→ **Tasks to complete**
(a) In the Red Sea diving account, how much did the Thistlegorm trip on the RIB cost?
(b) Continue the Red Sea diving account from its last sentence.

→ **Document excerpt**
— begin —
The Red Sea, EgyptYou can also book trips to Ras Mohammed's reefs if enough divers sign up. Both the Thistlegorm and the Ras Mohammed trips cost a hefty tariff above the regular rate, as do extra dives (each dive package comes with two dives per day per room, meaning one dive per day per person if you go with your buddy). My buddy and I did 12 dives each in 5.5 days, and paid extra but considered it money well spent. The Thistlegorm trip on the RIB cost $300 per person, the extra night dives $85 each. Andrea gave me a good price of $80 on the private reef-top. Some divers pooh-poohed the house reef as dull but at night, I found shrimp, baby cuttlefish, octopi, crinoids, basket stars, hunting Volatans lionfish, and even flashlight fish abounding in the nooks and crannies. Turning off my light, I was surrounded by eerie, bluish, flashing lights of the little fish communicating with each other. Magical.
— end —
→ **Information supplied**
— begin —
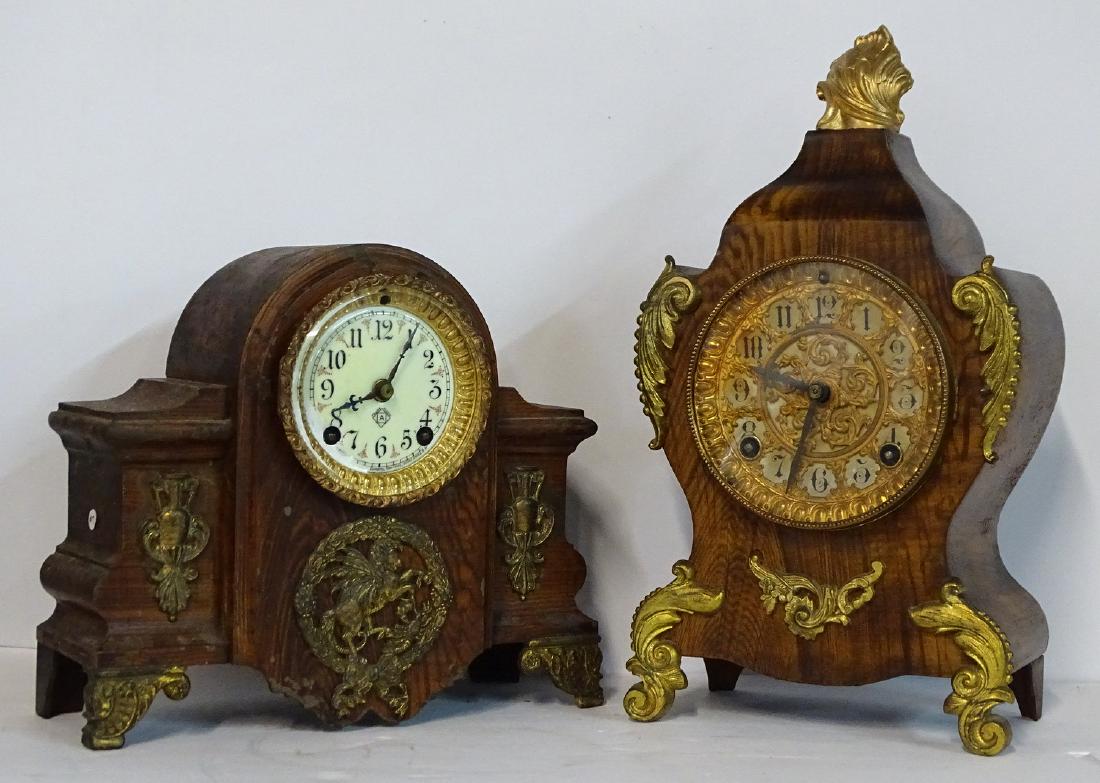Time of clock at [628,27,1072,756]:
— end —
→ **Replies**
(a) $300 per person.

(b)
The hotel dive package comes with transfers and a superb daily buffet breakfast. Rooms, many with sea views, are comfortable, and the on-site spa offers great treatments and exercise classes. Room service was 24/7, and though it falls a little short, it's much better than most Egyptian hotels. (My room far excelled that of friends staying at the Hyatt). The resort is family-friendly, with a kids club and many activities for tweens and teens. Families told me they loved bringing their kids there because it allowed them to have their diving fun while kids were safely engaged, and the staff clearly doted on the children. Don't bother buying anything Egyptian at the gift shop -- alabaster tea light holders that cost $2.65 in Cairo go for $30 here. Taxi tariffs were about 10 times higher than in Cairo.

In November, I spent a week on Blue O Two's Blue Fin with 23 divers, mainly from the U.K., and a few Norwegians and Americans. Cabins -- king suites and twins -- had ample storage and mini-fridges and warm hooded robes to wear on deck before and after dives. The king suites came with plasma televisions with HDMI and USB2 hookups to use for video cameras, external hard or thumb drives, or one of the boat's external drives packed with movies. Avoid Cabins 1 and 2 in the stern; they are prone to loud engine noise, problematic during late-night crossings. I always bring good earplugs and try to think of engine or anchor noise as soothing. This time, it didn't always work.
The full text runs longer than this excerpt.